Passion is the feeling of ultimate significance or a desired object or entity. Passion is the thought of wanting something more than ever imagined possible. With passion yearning in my heart and soul, determination is the action taken to fulfill that passion. Determination is what helps me through those difficult tasks and obstacles and with passion in my heart and a determined mind, those difficult obstacles can be fought through. When I was in tenth grade, I got the honor of playing starting, middle position on the Varsity Volleyball team at my high school; however, when practice began, I felt something was wrong. I couldn't perform the way I knew I could, and I was getting frustrated, along with my coaches, because we all knew I could perform better. Unfortunately, after the season was over, my right ankle became worse, and a few months later I discovered my ligaments were stretched. I was playing on an ankle that was not protected and was at risk of breaking my ankle and tearing my tendon.
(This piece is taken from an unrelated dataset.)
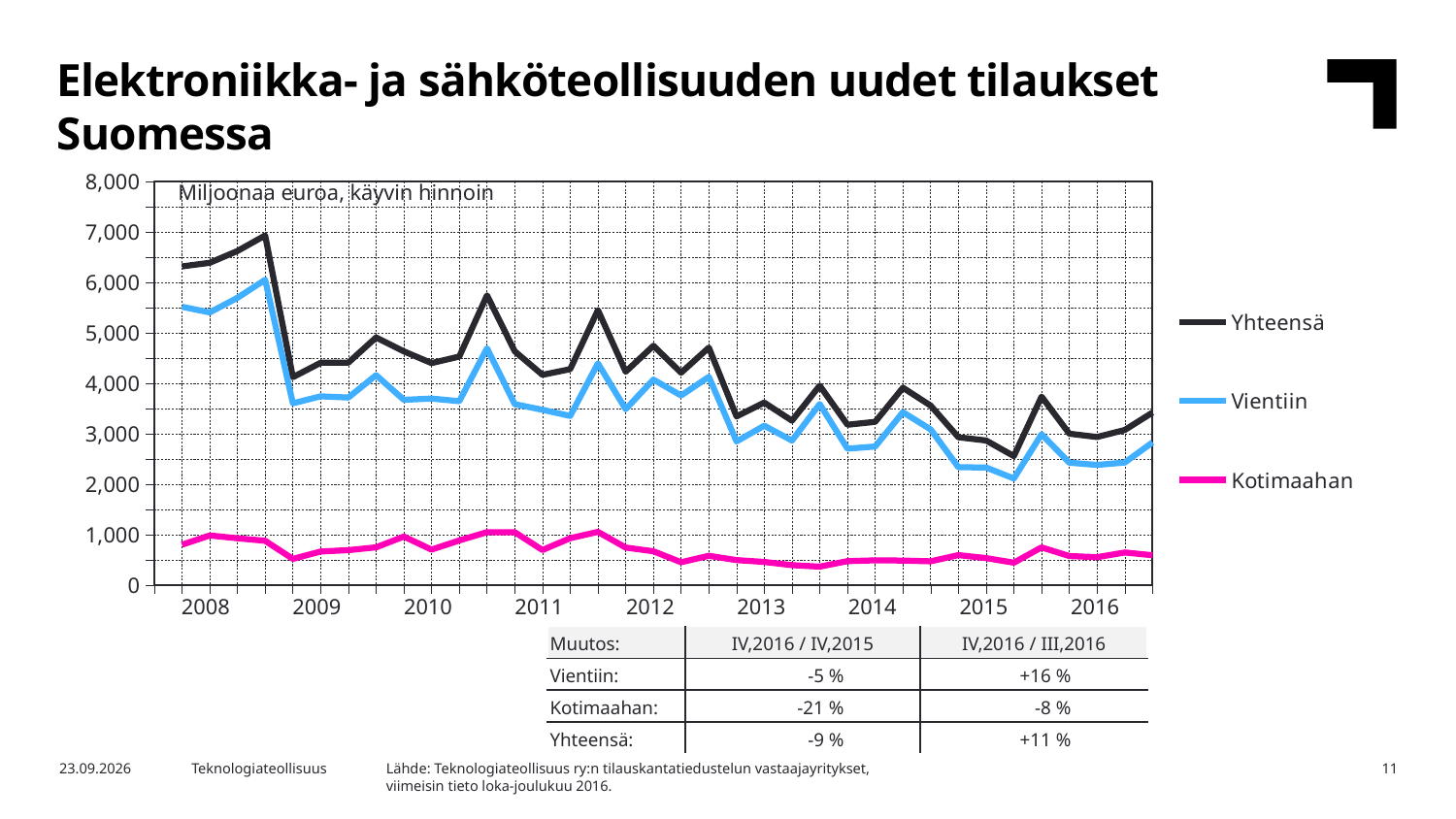
Is the value for Kotimaahan at any point greater or less than 2,000? less How many year labels are shown on the x axis? 9 Which series is larger in 2016, Vientiin or Kotimaahan? Vientiin Is the peak value of the Yhteensä series in 2008 greater or less than 6,000? greater Does the Yhteensä series generally rise or fall from 2008 to 2016? Fall Which series has the highest values throughout the chart? Yhteensä What kind of chart is shown on the slide? Line chart Which series has the lowest values throughout the chart? Kotimaahan How many series does the legend list? 3 What unit label is shown inside the chart area? Miljoonaa euroa, käyvin hinnoin What are the three series named in the legend? Yhteensä, Vientiin, Kotimaahan Is the value for Vientiin at the start of 2008 greater or less than 5,000? greater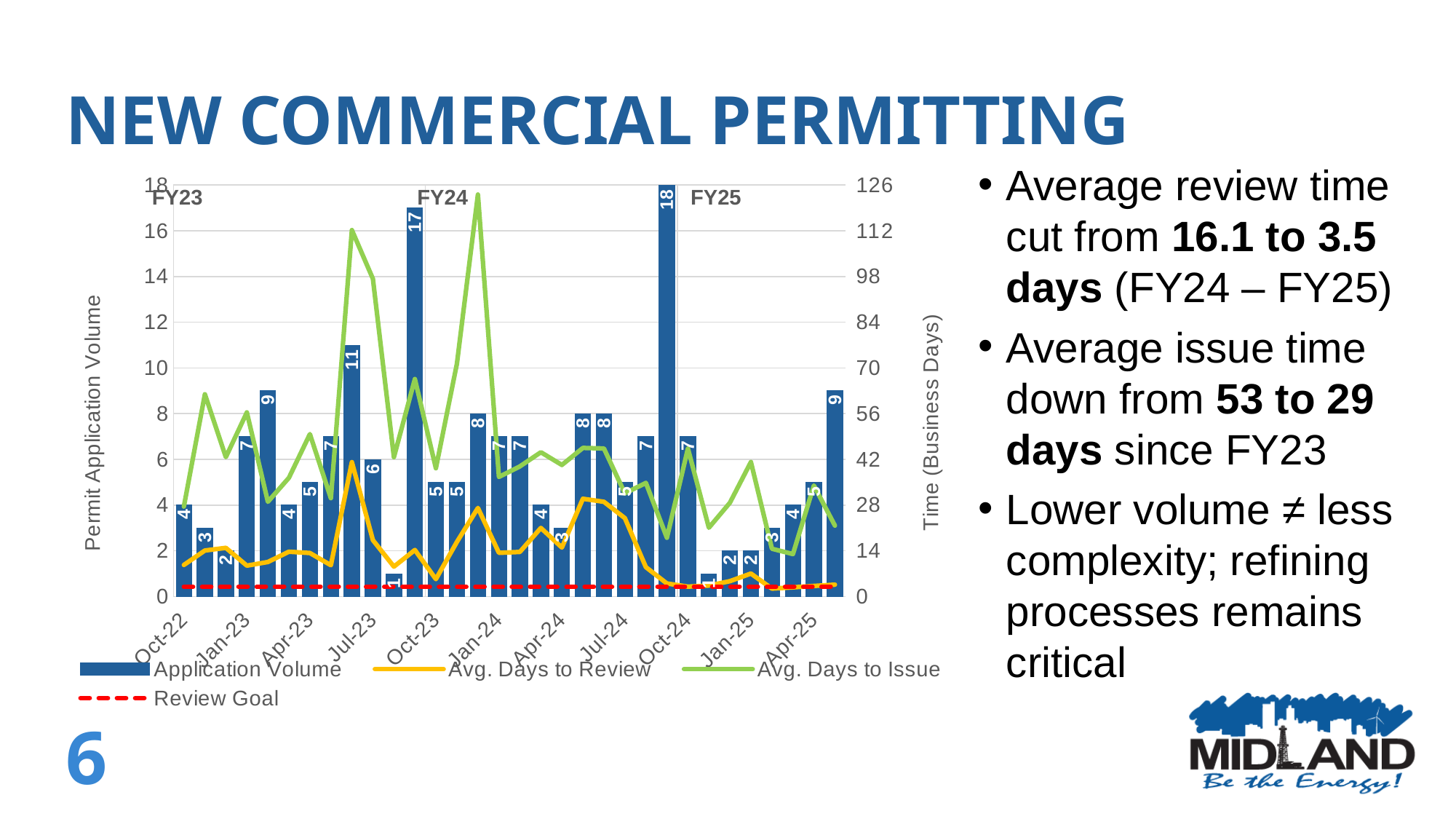
Which has the larger Application Volume, Oct-22 or Jan-23? Jan-23 What is the highest Application Volume value shown on the chart? 18 Is the peak value of the Avg. Days to Issue line greater or less than 98 business days? greater Is the Review Goal line greater or less than 14 business days? less How many series does the chart legend list? 4 What is the Application Volume for Jan-25? 2 What is the Application Volume for Apr-24? 3 What is the difference between the two highest Application Volume bars (18 and 17)? 1 What is the title of the right-hand vertical axis? Time (Business Days) What is the Application Volume for Jan-23? 7 What is the Application Volume for Oct-22? 4 What kind of chart is shown on the slide? Combined bar and line chart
In fact, I had ligament reconstruction surgery during my junior year, and I was determined to get back on the court the fall season of my senior year. The ankle injury made me determined to find the love for volleyball again, as well as determined to earn my position back. My best quality obviously is determination, but my worst quality is my perfectionist nature.

Perfection is what goes through my mind every time I attempt a task, including every academic assignment, volleyball game, and relations with others. I rely on myself because it is easy. Relying on others and having trust in others is somewhat difficult. I had trust that my dad would sober up and be a father to my sister and me, but his addiction killed him. I wanted to be in control of what happened to him, but that came to a halt when he died. Perfection allows me to be in control, and if I'm in control I have the feeling that I won't get hurt. I have since learned that not only can I not control other people, but I can't even control, or perfect every aspect of my life. Perfection is my worst quality, and it is also the quality I hope to see wither away. I wish to only stop and smell the flower and not to analyze the possible imperfection of the flower. Letting God be in control and not me would enhance my life greatly which brings me to the quality I wish to see flourish in my life, and that is faith. If I stop trying to control and perfect everything and allow faith to flourish and believe that God will take care of me, perfection will automatically wither.

Faith is a difficult concept for me to grasp. Faith is grey and it is believing in what you cannot see. For example, believing and having faith in something as simple as my newly reconstructed ankle, believing that it not only will hold me the rest of my life, but that it will endure varsity volleyball and perhaps even college ball. It is no coincidence that I am writing this paper and that its main focus is faith. Faith is obviously something that I need to work on and what God wants me to develop. If I yield to what God has in store for me, my future, and my life, I am letting him take over. I can then see the world in its many vibrant colors and once that happens, I will have truly embraced faith.

1 comment:

  1. This essay was great, but you still have a few little things to fix. check the classroom 2 folder and fix those small things and then submit this wonderful essay!